[RECORDED DATA]
-*-
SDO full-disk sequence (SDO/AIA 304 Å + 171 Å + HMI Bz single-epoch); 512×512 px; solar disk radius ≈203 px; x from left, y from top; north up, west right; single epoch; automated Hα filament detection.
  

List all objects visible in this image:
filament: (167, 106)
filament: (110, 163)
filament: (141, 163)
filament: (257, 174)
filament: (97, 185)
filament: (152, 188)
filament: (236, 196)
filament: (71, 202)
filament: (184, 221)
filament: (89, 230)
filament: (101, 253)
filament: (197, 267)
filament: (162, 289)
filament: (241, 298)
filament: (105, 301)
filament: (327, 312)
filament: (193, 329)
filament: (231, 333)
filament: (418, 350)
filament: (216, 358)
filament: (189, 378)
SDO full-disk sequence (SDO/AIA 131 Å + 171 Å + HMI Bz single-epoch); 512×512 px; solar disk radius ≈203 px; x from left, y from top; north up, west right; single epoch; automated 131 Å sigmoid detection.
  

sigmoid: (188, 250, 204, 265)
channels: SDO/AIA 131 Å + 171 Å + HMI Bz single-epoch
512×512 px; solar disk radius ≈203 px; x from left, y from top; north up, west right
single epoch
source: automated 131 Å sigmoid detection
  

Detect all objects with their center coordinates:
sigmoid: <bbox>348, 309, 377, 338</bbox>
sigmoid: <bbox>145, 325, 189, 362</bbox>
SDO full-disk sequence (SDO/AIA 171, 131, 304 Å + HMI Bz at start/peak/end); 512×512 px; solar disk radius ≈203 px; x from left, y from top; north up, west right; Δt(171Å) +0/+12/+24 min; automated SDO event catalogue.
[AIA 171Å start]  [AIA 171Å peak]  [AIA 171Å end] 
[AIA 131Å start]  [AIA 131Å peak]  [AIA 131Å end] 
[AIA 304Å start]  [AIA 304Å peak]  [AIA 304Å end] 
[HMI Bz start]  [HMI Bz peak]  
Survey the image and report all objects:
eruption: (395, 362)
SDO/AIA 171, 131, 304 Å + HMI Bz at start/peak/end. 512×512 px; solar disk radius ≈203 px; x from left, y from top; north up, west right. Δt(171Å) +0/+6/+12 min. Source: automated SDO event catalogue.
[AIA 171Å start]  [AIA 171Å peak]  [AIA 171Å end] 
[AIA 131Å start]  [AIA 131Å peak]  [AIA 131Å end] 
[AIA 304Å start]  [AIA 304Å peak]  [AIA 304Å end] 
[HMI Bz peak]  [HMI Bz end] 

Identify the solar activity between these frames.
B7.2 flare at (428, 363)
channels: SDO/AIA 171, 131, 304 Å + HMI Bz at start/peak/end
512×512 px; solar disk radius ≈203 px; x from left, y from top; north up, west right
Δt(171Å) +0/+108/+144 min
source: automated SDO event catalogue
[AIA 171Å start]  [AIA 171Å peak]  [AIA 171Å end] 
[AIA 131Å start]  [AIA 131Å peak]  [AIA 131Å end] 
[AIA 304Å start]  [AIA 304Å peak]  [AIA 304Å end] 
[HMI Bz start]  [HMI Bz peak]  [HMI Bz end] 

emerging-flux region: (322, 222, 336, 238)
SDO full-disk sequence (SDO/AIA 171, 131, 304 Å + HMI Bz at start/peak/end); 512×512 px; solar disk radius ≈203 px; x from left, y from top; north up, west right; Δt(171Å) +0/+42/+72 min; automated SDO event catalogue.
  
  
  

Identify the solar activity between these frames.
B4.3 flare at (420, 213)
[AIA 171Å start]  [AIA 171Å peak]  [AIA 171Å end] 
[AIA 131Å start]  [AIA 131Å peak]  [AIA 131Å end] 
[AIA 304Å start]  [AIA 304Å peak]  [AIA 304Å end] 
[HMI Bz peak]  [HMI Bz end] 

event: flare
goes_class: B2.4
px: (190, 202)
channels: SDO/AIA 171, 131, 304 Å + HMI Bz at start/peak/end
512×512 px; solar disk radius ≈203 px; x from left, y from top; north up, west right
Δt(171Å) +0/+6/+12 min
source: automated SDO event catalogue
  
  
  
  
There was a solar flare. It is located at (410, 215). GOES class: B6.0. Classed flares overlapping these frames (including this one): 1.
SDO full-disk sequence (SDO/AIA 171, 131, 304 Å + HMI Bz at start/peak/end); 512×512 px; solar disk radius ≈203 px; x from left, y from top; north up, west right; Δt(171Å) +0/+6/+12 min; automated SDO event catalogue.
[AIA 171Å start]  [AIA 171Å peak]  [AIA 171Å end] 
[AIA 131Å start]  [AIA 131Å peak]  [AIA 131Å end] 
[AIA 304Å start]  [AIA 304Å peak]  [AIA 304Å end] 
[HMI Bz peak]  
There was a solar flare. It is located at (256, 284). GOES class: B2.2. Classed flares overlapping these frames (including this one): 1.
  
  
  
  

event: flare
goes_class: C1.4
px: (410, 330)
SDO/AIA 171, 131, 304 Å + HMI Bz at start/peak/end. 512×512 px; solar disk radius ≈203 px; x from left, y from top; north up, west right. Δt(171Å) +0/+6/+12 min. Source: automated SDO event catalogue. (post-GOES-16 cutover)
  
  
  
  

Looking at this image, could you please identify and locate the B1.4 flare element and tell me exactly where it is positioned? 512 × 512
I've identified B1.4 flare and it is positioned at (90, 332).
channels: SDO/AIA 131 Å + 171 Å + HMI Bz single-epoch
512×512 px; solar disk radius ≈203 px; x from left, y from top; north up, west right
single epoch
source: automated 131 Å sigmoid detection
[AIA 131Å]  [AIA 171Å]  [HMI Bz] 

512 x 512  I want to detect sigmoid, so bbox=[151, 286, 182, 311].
-*-
[WHAT NEEDS TO BE DONE] Whenever a line in the entries holds the word "There", copy that line.

[TASK RESULT]
There was a solar flare. It is located at (410, 215). GOES class: B6.0. Classed flares overlapping these frames (including this one): 1.
There was a solar flare. It is located at (256, 284). GOES class: B2.2. Classed flares overlapping these frames (including this one): 1.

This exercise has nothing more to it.